**TO DO:**
Can you edit the material below, replacing "camera" with "observer" everywhere it appears and leaving everything else unchanged?

[Records]
——————————

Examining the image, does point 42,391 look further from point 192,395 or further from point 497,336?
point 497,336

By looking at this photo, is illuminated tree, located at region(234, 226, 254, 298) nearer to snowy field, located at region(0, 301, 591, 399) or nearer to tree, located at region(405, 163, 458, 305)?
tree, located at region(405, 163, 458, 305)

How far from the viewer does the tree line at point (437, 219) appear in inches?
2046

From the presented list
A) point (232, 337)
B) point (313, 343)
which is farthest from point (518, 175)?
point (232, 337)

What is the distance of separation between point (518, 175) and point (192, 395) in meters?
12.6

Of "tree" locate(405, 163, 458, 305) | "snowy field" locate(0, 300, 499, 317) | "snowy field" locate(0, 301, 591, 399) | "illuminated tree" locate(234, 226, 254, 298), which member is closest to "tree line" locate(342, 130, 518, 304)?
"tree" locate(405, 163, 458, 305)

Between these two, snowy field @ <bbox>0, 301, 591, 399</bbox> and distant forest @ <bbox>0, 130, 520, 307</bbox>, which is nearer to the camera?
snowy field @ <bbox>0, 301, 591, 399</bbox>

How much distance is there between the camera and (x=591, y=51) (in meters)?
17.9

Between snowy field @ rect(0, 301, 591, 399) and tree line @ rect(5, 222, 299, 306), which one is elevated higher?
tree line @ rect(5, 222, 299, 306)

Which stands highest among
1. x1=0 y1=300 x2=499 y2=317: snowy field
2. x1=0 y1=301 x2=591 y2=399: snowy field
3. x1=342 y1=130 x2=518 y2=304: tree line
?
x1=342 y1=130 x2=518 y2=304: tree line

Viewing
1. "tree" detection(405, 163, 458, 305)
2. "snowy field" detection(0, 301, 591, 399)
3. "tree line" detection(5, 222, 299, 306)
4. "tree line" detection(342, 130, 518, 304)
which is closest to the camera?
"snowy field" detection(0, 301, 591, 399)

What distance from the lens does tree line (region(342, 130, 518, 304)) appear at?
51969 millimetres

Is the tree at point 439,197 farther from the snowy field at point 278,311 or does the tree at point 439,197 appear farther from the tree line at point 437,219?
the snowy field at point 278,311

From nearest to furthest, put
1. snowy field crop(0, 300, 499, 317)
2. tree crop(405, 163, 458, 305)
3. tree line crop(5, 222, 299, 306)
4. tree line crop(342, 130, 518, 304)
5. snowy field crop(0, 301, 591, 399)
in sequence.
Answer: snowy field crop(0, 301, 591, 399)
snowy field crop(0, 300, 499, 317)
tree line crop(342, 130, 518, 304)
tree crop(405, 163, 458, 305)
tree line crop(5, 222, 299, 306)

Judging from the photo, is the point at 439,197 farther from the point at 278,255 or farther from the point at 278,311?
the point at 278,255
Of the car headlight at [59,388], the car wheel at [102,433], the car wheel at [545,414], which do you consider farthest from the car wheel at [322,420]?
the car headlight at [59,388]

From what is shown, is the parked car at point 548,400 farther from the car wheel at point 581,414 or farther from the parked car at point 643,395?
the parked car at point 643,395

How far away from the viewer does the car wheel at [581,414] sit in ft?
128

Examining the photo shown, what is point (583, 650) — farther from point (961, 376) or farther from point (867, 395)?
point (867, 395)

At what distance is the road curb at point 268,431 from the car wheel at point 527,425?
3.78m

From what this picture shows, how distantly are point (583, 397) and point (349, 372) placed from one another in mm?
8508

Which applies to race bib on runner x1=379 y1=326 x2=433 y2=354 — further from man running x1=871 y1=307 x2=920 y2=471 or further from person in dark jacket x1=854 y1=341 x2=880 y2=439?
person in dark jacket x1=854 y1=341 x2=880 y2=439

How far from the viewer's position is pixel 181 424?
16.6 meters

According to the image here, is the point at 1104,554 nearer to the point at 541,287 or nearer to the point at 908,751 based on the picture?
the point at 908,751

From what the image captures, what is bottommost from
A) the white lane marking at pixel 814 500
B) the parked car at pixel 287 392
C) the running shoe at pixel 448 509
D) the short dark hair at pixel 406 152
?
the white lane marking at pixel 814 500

——————————

**EXERCISE OUTPUT:**
Examining the image, does point 42,391 look further from point 192,395 or further from point 497,336?
point 497,336

By looking at this photo, is illuminated tree, located at region(234, 226, 254, 298) nearer to snowy field, located at region(0, 301, 591, 399) or nearer to tree, located at region(405, 163, 458, 305)?
tree, located at region(405, 163, 458, 305)

How far from the viewer does the tree line at point (437, 219) appear in inches?
2046

From the presented list
A) point (232, 337)
B) point (313, 343)
which is farthest from point (518, 175)?
point (232, 337)

What is the distance of separation between point (518, 175) and point (192, 395) in meters?
12.6

Of "tree" locate(405, 163, 458, 305) | "snowy field" locate(0, 300, 499, 317) | "snowy field" locate(0, 301, 591, 399) | "illuminated tree" locate(234, 226, 254, 298), which member is closest to "tree line" locate(342, 130, 518, 304)?
"tree" locate(405, 163, 458, 305)

Between these two, snowy field @ <bbox>0, 301, 591, 399</bbox> and distant forest @ <bbox>0, 130, 520, 307</bbox>, which is nearer to the observer?
snowy field @ <bbox>0, 301, 591, 399</bbox>

How much distance is there between the observer and (x=591, y=51) (in meters)?
17.9

Between snowy field @ rect(0, 301, 591, 399) and tree line @ rect(5, 222, 299, 306), which one is elevated higher?
tree line @ rect(5, 222, 299, 306)

Which stands highest among
1. x1=0 y1=300 x2=499 y2=317: snowy field
2. x1=0 y1=301 x2=591 y2=399: snowy field
3. x1=342 y1=130 x2=518 y2=304: tree line
?
x1=342 y1=130 x2=518 y2=304: tree line

Viewing
1. "tree" detection(405, 163, 458, 305)
2. "snowy field" detection(0, 301, 591, 399)
3. "tree line" detection(5, 222, 299, 306)
4. "tree line" detection(342, 130, 518, 304)
which is closest to the observer?
"snowy field" detection(0, 301, 591, 399)

What distance from the lens does tree line (region(342, 130, 518, 304)) appear at?
51969 millimetres

Is the tree at point 439,197 farther from the snowy field at point 278,311 or does the tree at point 439,197 appear farther from the tree line at point 437,219?
the snowy field at point 278,311

From nearest to furthest, put
1. snowy field crop(0, 300, 499, 317)
2. tree crop(405, 163, 458, 305)
3. tree line crop(5, 222, 299, 306)
4. tree line crop(342, 130, 518, 304)
5. snowy field crop(0, 301, 591, 399)
in sequence.
Answer: snowy field crop(0, 301, 591, 399)
snowy field crop(0, 300, 499, 317)
tree line crop(342, 130, 518, 304)
tree crop(405, 163, 458, 305)
tree line crop(5, 222, 299, 306)

Judging from the photo, is the point at 439,197 farther from the point at 278,255 or farther from the point at 278,311?
the point at 278,255
Of the car headlight at [59,388], the car wheel at [102,433], the car wheel at [545,414], which do you consider farthest from the car wheel at [322,420]?
the car headlight at [59,388]

From what is shown, is the parked car at point 548,400 farther from the car wheel at point 581,414 or farther from the parked car at point 643,395?
the parked car at point 643,395

How far away from the viewer does the car wheel at [581,414] sit in ft?
128

Examining the photo shown, what is point (583, 650) — farther from point (961, 376) or farther from point (867, 395)?
point (867, 395)

At what distance is the road curb at point 268,431 from the car wheel at point 527,425?
3.78m

From what this picture shows, how distantly are point (583, 397) and point (349, 372) placed from one another in mm?
8508

Which applies to race bib on runner x1=379 y1=326 x2=433 y2=354 — further from man running x1=871 y1=307 x2=920 y2=471 or further from person in dark jacket x1=854 y1=341 x2=880 y2=439?
person in dark jacket x1=854 y1=341 x2=880 y2=439

How far from the viewer's position is pixel 181 424?
16.6 meters

According to the image here, is the point at 1104,554 nearer to the point at 541,287 or nearer to the point at 908,751 based on the picture?
the point at 908,751

From what the image captures, what is bottommost from
A) the white lane marking at pixel 814 500
B) the parked car at pixel 287 392
C) the running shoe at pixel 448 509
D) the short dark hair at pixel 406 152
?
the white lane marking at pixel 814 500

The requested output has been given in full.